"I'd like to request a transfer from the children's ward."
Add a cozy reminder of their heroic spirit. Our ward warrior pillows combine comfort with thoughtful design, making their space feel even more uplifting and inspiring.
"I'd like to request a transfer from the children's ward."
"If you don't want stitches, that's fine. Suture self."
"Work hard. Save money. Work hard. Save money. Work hard. Save money. Work hard. Save money. Yay!!! I died rich!"
Dear Santa, please can I have a powerful herbicide for Christmas. Best wishes, Adam.
"Okay, money doesn't make you happy. So how about commodity futures?"
"I'm weighed down with so many gadgets, I'll need a push to start me off."
Soldier armed with a pen.
"Are you not thinking what I'm not thinking?"
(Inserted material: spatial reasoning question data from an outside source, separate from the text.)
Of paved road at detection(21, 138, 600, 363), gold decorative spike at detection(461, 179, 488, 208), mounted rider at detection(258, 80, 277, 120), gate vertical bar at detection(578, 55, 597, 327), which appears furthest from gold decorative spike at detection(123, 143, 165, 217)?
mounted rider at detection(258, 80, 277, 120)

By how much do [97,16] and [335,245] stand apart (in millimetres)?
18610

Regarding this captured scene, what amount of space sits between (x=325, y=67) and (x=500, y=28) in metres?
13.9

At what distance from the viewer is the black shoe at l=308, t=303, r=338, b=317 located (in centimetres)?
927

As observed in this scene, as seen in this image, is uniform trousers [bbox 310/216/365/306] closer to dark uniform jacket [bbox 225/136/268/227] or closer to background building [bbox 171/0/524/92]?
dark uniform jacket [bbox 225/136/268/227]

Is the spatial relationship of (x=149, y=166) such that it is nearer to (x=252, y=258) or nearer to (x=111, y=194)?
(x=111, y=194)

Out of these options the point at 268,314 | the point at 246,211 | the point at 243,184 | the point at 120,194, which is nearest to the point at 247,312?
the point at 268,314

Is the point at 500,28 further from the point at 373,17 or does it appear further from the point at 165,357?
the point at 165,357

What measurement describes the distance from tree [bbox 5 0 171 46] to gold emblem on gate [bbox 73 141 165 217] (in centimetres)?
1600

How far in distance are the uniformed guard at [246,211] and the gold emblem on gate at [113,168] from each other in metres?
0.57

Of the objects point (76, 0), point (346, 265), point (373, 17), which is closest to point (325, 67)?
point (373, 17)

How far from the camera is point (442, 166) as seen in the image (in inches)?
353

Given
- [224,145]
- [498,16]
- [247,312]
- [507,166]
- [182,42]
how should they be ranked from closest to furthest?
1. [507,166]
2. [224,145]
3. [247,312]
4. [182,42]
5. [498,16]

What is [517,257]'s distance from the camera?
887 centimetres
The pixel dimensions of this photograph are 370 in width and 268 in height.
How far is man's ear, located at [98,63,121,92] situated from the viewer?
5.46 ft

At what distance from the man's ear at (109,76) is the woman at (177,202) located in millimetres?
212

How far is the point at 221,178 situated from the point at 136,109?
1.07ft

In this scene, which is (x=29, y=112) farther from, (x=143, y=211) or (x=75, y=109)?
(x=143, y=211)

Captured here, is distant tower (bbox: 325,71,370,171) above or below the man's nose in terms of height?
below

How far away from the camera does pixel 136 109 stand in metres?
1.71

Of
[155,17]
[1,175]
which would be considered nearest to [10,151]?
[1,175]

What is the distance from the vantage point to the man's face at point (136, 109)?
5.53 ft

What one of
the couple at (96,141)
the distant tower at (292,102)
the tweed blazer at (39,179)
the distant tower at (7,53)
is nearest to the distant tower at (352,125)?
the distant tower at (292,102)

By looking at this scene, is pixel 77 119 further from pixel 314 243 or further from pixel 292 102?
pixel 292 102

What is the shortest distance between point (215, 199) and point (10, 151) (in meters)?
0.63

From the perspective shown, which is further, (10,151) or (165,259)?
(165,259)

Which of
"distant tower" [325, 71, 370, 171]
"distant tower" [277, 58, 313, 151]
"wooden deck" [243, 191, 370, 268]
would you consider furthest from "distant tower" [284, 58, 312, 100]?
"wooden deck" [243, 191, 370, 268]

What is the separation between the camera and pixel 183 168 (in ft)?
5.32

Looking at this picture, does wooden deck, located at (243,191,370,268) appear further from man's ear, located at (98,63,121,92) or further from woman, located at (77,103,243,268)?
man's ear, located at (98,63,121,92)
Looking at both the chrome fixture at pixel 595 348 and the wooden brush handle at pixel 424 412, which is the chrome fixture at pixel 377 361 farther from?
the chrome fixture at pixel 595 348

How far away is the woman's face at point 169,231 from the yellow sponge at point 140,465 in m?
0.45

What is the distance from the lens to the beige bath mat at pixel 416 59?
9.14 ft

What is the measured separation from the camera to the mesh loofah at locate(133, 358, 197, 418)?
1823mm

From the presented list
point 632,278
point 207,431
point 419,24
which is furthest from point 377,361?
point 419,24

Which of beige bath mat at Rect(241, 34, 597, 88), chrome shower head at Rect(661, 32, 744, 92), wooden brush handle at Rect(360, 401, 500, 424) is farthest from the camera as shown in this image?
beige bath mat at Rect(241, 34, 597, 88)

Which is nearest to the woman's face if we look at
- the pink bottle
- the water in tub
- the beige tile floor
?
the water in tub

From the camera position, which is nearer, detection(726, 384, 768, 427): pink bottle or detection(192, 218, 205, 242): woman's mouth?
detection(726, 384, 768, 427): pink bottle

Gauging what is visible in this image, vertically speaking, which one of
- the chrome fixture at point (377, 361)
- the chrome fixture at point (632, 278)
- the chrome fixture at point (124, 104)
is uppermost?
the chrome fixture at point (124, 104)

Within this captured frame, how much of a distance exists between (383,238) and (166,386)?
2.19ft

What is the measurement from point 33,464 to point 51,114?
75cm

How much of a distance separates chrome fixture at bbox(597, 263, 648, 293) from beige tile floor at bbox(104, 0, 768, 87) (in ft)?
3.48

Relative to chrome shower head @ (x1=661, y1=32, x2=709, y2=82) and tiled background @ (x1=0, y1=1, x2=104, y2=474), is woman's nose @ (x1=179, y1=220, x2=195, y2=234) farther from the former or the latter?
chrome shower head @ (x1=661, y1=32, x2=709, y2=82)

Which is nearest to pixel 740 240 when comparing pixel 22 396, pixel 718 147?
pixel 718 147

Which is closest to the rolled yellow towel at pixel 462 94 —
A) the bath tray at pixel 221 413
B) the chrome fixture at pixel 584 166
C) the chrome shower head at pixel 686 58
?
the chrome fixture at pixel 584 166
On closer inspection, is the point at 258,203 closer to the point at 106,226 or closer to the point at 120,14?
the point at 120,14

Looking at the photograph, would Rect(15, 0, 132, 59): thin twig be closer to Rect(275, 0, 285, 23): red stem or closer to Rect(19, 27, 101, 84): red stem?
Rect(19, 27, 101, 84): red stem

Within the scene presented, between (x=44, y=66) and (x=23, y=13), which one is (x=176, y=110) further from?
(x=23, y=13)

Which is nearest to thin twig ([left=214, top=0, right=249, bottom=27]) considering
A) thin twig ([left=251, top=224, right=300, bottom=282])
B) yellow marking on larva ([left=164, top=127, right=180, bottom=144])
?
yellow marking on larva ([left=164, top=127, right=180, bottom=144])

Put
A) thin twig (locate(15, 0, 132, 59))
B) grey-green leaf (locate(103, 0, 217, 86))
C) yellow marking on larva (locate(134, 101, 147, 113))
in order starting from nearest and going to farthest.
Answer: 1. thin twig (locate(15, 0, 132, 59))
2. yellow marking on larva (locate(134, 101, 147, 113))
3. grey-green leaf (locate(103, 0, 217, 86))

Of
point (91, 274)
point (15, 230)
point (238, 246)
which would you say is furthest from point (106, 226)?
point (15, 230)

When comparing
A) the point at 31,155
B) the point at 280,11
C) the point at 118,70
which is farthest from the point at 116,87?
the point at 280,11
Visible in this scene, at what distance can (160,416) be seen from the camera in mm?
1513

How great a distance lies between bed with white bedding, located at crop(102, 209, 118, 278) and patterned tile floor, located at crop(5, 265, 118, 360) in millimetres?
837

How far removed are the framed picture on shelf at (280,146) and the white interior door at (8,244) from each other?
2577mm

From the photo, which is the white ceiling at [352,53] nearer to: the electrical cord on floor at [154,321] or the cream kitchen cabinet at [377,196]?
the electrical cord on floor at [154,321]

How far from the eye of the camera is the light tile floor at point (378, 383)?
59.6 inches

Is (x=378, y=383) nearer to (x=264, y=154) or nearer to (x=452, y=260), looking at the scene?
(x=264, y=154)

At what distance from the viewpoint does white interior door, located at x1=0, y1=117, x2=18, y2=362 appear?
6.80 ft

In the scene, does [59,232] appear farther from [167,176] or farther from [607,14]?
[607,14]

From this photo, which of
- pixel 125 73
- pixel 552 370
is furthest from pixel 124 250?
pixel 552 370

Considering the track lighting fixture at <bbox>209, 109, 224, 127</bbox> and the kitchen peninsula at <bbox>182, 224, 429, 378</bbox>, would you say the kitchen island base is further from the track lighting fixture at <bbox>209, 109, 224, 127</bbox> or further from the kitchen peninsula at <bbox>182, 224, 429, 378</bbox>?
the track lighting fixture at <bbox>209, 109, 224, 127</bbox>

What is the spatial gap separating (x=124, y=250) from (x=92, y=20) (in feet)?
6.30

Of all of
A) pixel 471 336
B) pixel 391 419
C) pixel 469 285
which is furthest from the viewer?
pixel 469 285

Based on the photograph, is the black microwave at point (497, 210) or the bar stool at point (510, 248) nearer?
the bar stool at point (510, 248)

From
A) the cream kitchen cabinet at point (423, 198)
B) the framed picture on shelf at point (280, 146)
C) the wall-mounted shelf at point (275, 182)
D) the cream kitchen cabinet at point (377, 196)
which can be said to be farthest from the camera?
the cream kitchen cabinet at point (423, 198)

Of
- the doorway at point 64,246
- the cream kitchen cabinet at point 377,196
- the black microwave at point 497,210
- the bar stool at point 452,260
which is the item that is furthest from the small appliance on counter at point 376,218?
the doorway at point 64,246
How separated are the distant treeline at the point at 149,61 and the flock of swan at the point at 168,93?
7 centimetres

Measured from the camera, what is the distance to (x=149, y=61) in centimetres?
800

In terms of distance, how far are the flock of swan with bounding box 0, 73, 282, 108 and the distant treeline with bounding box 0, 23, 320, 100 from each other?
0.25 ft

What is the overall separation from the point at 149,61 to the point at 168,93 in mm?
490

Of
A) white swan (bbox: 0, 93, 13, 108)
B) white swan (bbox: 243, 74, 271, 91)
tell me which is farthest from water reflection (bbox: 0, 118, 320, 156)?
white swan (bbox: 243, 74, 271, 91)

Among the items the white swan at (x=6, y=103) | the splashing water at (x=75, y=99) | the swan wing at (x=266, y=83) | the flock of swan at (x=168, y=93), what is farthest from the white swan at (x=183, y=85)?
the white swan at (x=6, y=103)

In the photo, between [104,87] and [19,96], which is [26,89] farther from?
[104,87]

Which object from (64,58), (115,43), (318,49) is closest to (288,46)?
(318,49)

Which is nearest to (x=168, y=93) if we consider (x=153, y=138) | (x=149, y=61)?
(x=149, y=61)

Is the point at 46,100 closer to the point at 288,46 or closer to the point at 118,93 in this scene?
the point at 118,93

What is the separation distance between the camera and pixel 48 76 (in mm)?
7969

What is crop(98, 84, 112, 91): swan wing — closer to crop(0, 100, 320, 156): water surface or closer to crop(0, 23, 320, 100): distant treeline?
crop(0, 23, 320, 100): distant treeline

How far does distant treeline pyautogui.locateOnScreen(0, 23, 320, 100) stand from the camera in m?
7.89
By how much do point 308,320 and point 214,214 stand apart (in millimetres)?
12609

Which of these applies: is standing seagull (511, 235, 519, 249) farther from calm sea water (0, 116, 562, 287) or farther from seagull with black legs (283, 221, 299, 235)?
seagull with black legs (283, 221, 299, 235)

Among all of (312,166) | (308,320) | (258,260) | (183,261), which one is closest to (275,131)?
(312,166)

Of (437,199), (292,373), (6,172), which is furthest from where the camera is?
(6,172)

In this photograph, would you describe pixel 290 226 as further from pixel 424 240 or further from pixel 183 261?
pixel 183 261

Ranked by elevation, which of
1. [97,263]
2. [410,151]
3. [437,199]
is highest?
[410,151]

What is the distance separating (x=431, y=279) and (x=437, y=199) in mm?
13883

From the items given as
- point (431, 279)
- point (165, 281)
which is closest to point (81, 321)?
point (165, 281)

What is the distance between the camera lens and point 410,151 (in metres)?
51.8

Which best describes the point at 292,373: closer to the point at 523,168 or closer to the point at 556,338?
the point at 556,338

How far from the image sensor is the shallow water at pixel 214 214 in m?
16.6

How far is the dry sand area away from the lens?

'And finally, there is the universal solution.'
"I have a huge house, millions in the bank, and a twenty year old wife. But am I happy?..."
"Hurry up with that dictionary!"
"This is a test. This is only a test. IF this had been the real world it'd be your job you'd be fighting for, not a letter of the alphabet."
"I wish we were just called T-Rex..."
"Here's what you wanted – a strategy to live abundantly, build capital, surpass your peers and disappoint your heirs."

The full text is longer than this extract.